Alpha support for autoscaling on arbitrary metrics, including application metrics, debuted as alpha in Kubernetes 1.6. In Kubernetes 1.8, we've graduated it to beta, so the API should be enabled by default for you to try out (see note below).

Let's take a look at different parts of an example application, and how to use the new autoscaling features to scale them. Our application will consist of a web frontend, an in-memory database, and workers that process background jobs.

Application 1: The Frontend

Let's start with our nice web frontend. Based on performance testing, we have a pretty good handle on how many connections each application pod can handle before having performance issues, and we'd like to write an autoscaler to scale on that.

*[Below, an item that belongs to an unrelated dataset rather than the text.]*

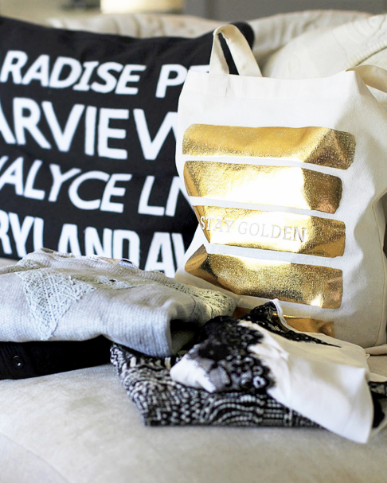 An example of a monthly shipment of Golden tote curated clothing totes.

Let's take a look at our old CPU-based HPA that we've been relying on to handle scaling thus far:

apiVersion: autoscaling/v1
kind: HorizontalPodAutoscaler
metadata:
name: frontend-scaler
spec:
scaleTargetRef:
kind: Deployment
name: frobinator-frontend
minReplicas: 2
maxReplicas: 10
targetCPUUtilizationPercentage: 80

Let's fetch that as autoscaling/v2beta1 so we can add in our new connections metric:

apiVersion: autoscaling/v2beta1
kind: HorizontalPodAutoscaler
metadata:
name: frontend-scaler
spec:
scaleTargetRef:
kind: Deployment
name: frobinator-frontend
minReplicas: 2
maxReplicas: 10
metrics:
- type: Resource
resource:
name: cpu
targetAverageUtilization: 80

Our HPA starts out the same: It still has a scaleTargetRef pointing to our application, as well as a minimum and maximum. However, instead of a single targetCPUUtilizationPercentage, we now have a list of metric specs containing on resource metric spec. A resource metric is any metric which corresponds to the resources that you can set in requests and limits. Just like before, we can specify our target as a percentage of the requested value, this time using the targetAverageUtilization.

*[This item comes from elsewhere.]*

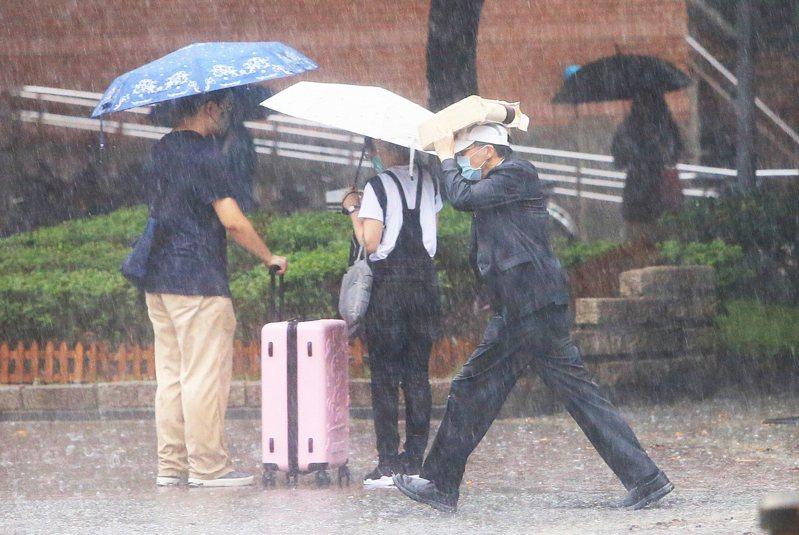 台北下起午後大雷雨,有民眾拿起隨身物品遮頭快跑。圖/聯合報系資料照片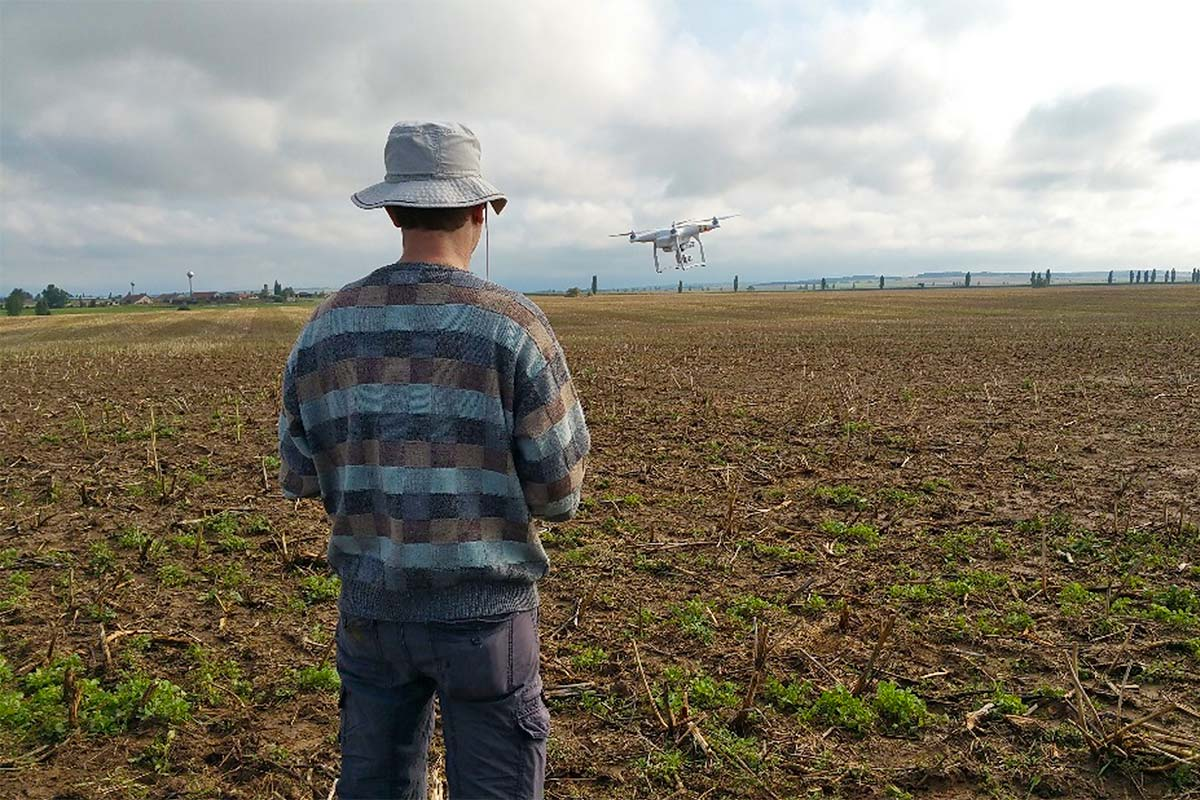 A man testing a drone on a field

Now, let's add in concurrent connections as a metric to scale on:

apiVersion: autoscaling/v2beta1
kind: HorizontalPodAutoscaler
metadata:
name: frontend-scaler
spec:
scaleTargetRef:
kind: Deployment
name: frobinator-frontend
minReplicas: 2
maxReplicas: 10
metrics:
- type: Resource
resource:
name: cpu
targetAverageUtilization: 80
- type: Pods
pods:
metricName: current_connections
targetAverageValue: 10

Because metrics is a list, we can specify multiple metrics to scale on. In this case, we provide targets for both CPU and connections, and the HPA controller will use whichever one gives the largest replica count. We've also used a new type of metric spec: pod metrics.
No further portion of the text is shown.